_EXERCISE INSTRUCTIONS_: Only one span of the material below is wanted. Output it exactly, from the line with "Návesní mariánská kaple" through the line with "Green circle design cushion", without any pictures.

_EXTRACTED MATERIAL_:
- Opening Delimiter -
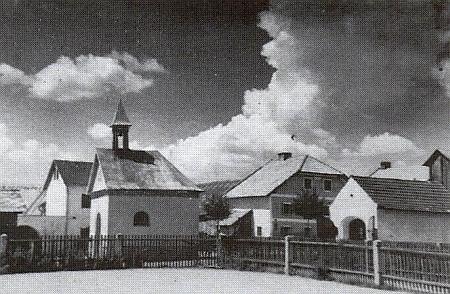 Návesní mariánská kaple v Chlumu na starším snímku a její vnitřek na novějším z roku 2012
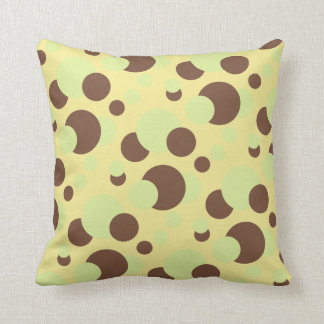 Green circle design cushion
- Closing Delimiter -
- Opening Delimiter -
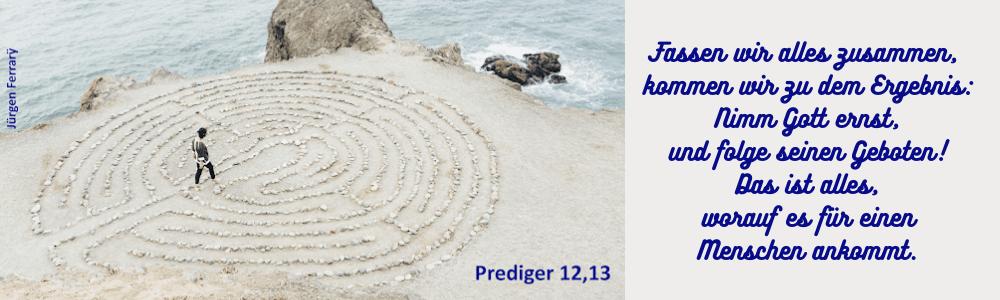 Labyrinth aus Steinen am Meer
- Closing Delimiter -
_YOUR RESPONSE_:
 Návesní mariánská kaple v Chlumu na starším snímku a její vnitřek na novějším z roku 2012
 Green circle design cushion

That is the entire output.